Brendan McLaughlin, firstname.lastname@example.org, +1.206.892.8832; Alan Septoff, email@example.com, +1.202.887.1872 x105
NEW YORK — This week Citigroup announced it will no longer finance mining projects that dump mine waste into the ocean. The move comes in response to pressure from the Ditch Ocean Dumping campaign, which is calling on financial institutions to divest from any project or company that employs the practice.
“Citi’s decision says loud and clear: ocean dumping is dirty, unnecessary and wrong,” said Ellen Moore of Earthworks, who is coordinating the campaign. “It’s high time we ditched ocean dumping once and for all. Banks and financial institutions must actively take steps to ensure that they are not bankrolling the destruction of our oceans.”
After negotiations with the campaign, Citigroup agreed to add specific language to its environmental and social policy framework: “…Citi will not directly finance new mining projects… that utilize submarine waste disposal.” The policy framework covers corporate loans over $50 million, general corporate transactions and project finance.
Companies that employ aqueous mine waste dumping will land on the bank’s watchlist, an internal policy and process document used to identify high risk practices. Inclusion on the watch list means companies are identified as having elevated environmental, social or reputational risks and are automatically subjected to additional environmental and social review.

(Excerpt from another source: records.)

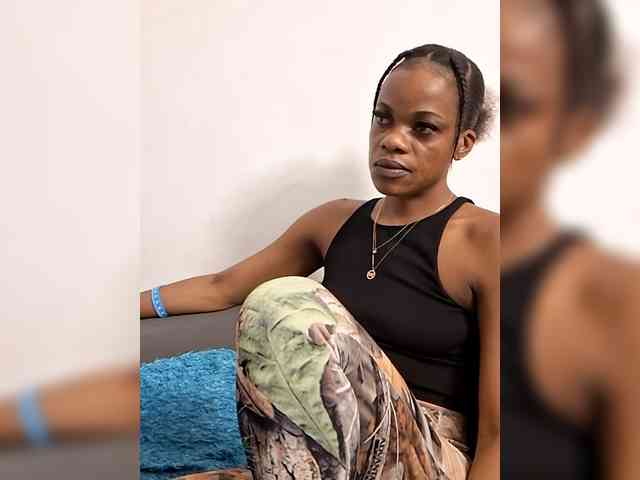 GlobeTrottieHottie1 webcam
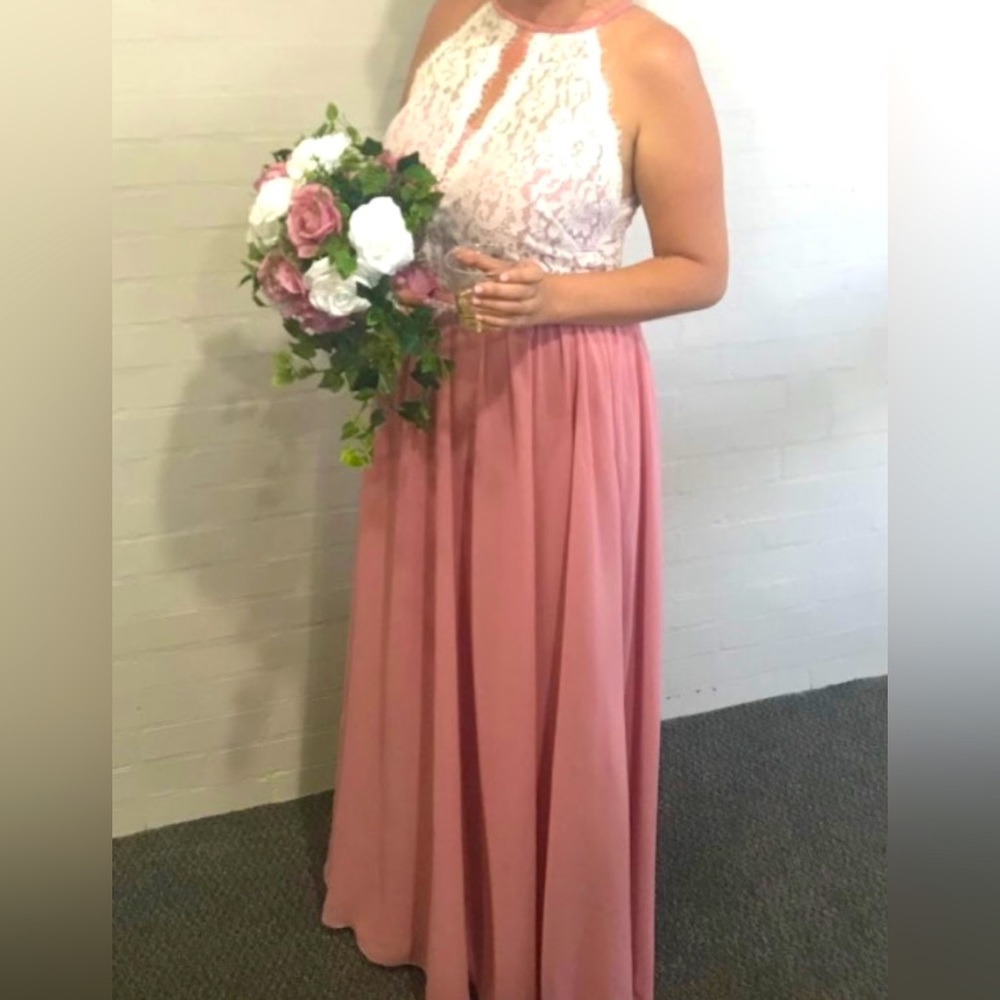 Bridesmaid Dress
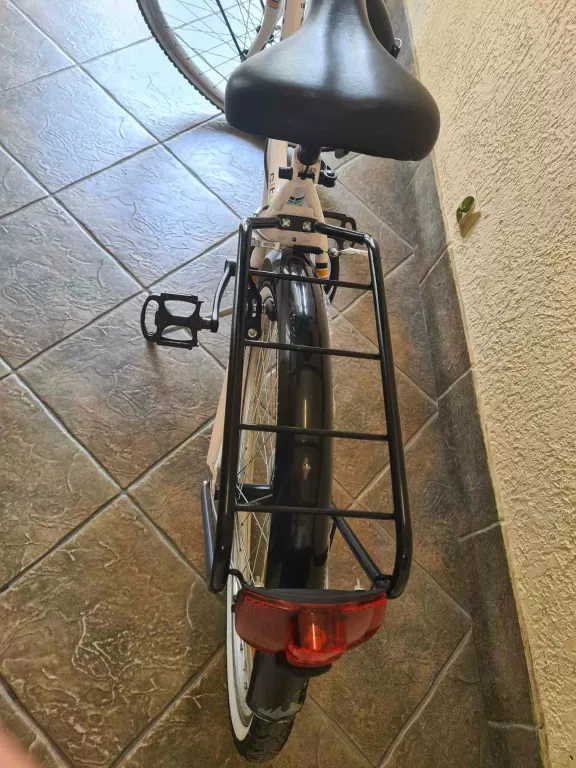ROWER MIEJSKI CITY 26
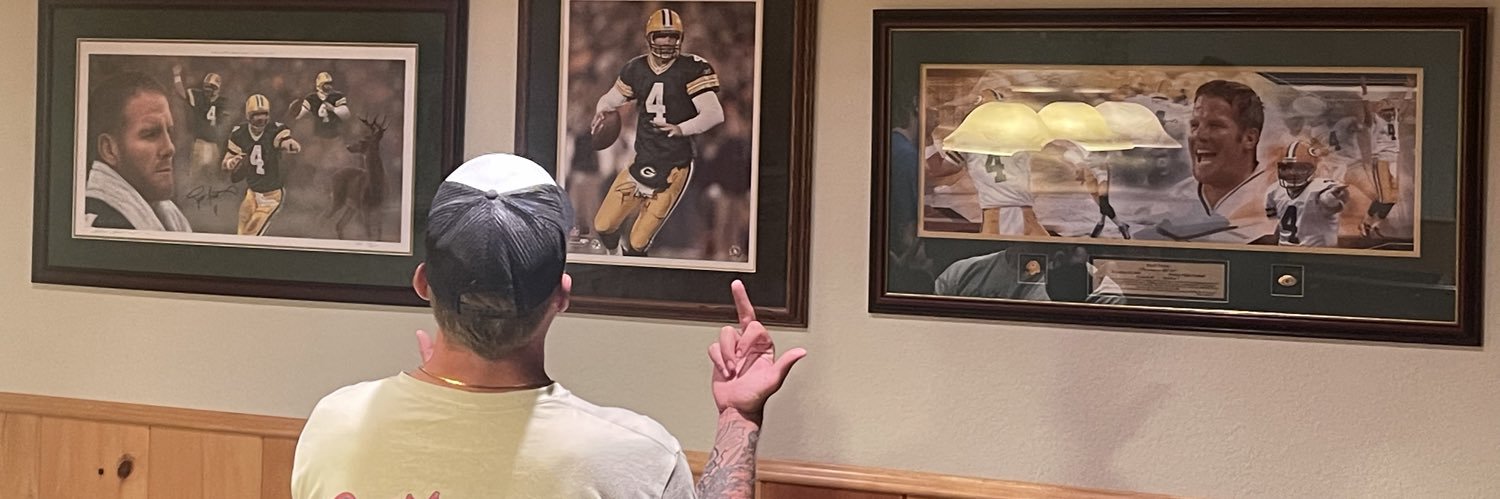 TheDylanBernard's profile banner image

The policy change does not, however, address Citi’s brokerage business that holds nominee or custody shares on behalf of clients, which makes is possible for such investors to remain anonymous.
“We are encouraged by Citi’s decision but remain concerned about transparency in financing of these types of harmful practices,” said Eiliv Erdal, local chair of the Association of Norwegian Salmon River Owners. “My livelihood depends on a healthy Førdefjord and I should be able to communicate directly with shareholders about how their investment will affect my business and my community.”
Mining companies dump 220 million tonnes of mine waste directly into our oceans, rivers and lakes every year: more waste than the United States puts into its landfills. While the outdated practice has been phased out in many parts of the world, new mining proposals in Papua New Guinea and Norway signal ocean mine waste dumping is being ramped up, not phased out.
Following Citi’s commitment, the campaign will shift focus to other financial institutions that facilitate mine waste dumping. In Norway, two proposed mines escaped a recent moratorium on submarine dumping permits, jeopardizing the fish-rich Førdefjord and Repparfjord, as well as the traditional lifestyle of the indigenous Saami people.
“The Saami Parliament has twice voted against dumping mine waste in the Repparfjord,” said Silje Karine Muotka, member of the Governing Council of the Saami Parliament of Norway. “It is illogical and immoral to sacrifice our traditional, sustainable and profitable fisheries for an uncertain mine project that relies on outdated practices to turn a profit.”
Traditional reindeer herding and fishing are an important source of sustenance and livelihoods for the Saami. According to the Institute for Marine Research, the area of the Repparfjord designated for mine waste dumping is a critical cod spawning ground.
Mine waste can contain up to three dozen dangerous chemicals, including arsenic, lead, mercury, and cyanide. These metals accumulate in fish and, ultimately, the wildlife and people that eat them. The pollution contaminates drinking water, decimates ecosystems, and destroys fisheries.
The Ditch Ocean Dumping coalition includes Earthworks, Friends of the Earth Norway, Bismarck Ramu Group, MiningWatch Canada, and many others.